背面の色彩は灰色や褐色、赤みを帯びた色など個体差があり、暗色の斑紋(斑点や縦列の斑)が並ぶことが多い。腹面は淡色で、模様が薄い。名前の通り鱗は平滑(smooth)で、触るとざらつきが少ないのが特徴。

生態・行動

  • 活動時間:日中に活動することが多いが、気温の高い季節や地域では早朝や夕方に活発になる。冬季は冬眠する。
  • 隠れ場所:倒木、石の下、茂みや落ち葉の下などに潜み、視界の良い場所で待ち伏せや探索を行う。
  • 捕食方法:主にトカゲ類(カナヘビ、トカゲ類、アオダイショウ類ではなく小型の爬虫類)や小型の哺乳類、時に鳥の巣や卵を食べる。大型の獲物は巻きつけて抑え込むが、典型的な締め殺し(強力な蠕動的圧迫)を行うわけではない。
  • 防御行動:脅かされると身を縮めて静止することが多く、噛むよりも逃避を優先する個体が多い。

分布・生息地

ヨーロッパ大陸北部から中部、東はイラン北部に至る広域に分布する。英国では限定的で、南部のヒースランドや乾燥した低地の茂みなど、特定の生息地に局在している。開けた草地、低い灌木地、乾いた森の縁などを好む。

繁殖

スムースヘビは卵胎生(胎内で卵が孵化し、ほぼ完成した幼蛇が母体から産まれる)で、メスは体内で胚をある程度まで育ててから生仔を出す。産仔数は地域や個体によるが数頭から十数頭程度。
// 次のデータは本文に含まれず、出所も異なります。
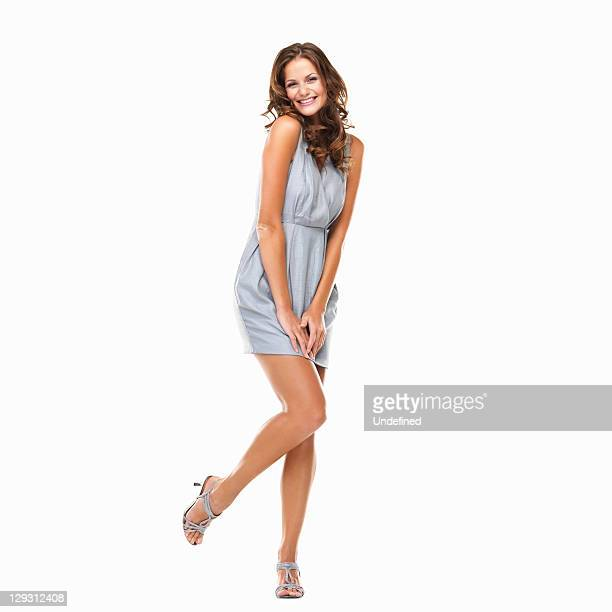 Studio shot of excited young woman in mini dress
繁殖期は春から初夏にかけて交尾が行われ、幼蛇は夏の終わりから初秋にかけて誕生することが多い。

保全状態と脅威

広域では個体群が安定している地域もあるが、局所的には生息地の破壊や断片化、農地化、開発、過度の放牧や林地管理の変化により個体数が減少していることがある。英国など分布の端に位置する国では非常に希少であり、保護対象となっている場合が多い。山火事やレクリエーションによる生息地の劣化、外来種による影響も脅威となる。

人との関わり・注意点

  • 毒はなく人に対して危険ではないが、触るとストレスを与えるため野外での不要な取り扱いは避けるべきである。
  • 英国などでは生息地の保全が重要視され、ヘビ自体やその生息環境が法的に保護されている地域があるため、発見しても安易に移動させたり捕獲したりしないこと。

類似種との見分け方

アダー(<i>Vipera berus</i>)やイングリッシュ・グラス・スネークなどと混同されることがあるが、スムースヘビは頭部が胴と明瞭に区別されず、鱗が平滑で瞳孔が円形である点が目安となる。毒蛇であるアダーは頭部がやや三角形で瞳孔が縦長(楕円)であることが多く、斑紋や体形の違いと合わせて見分ける。

観察する際は生息地を乱さないことを第一に、写真を残すなどして保全に協力することが推奨される。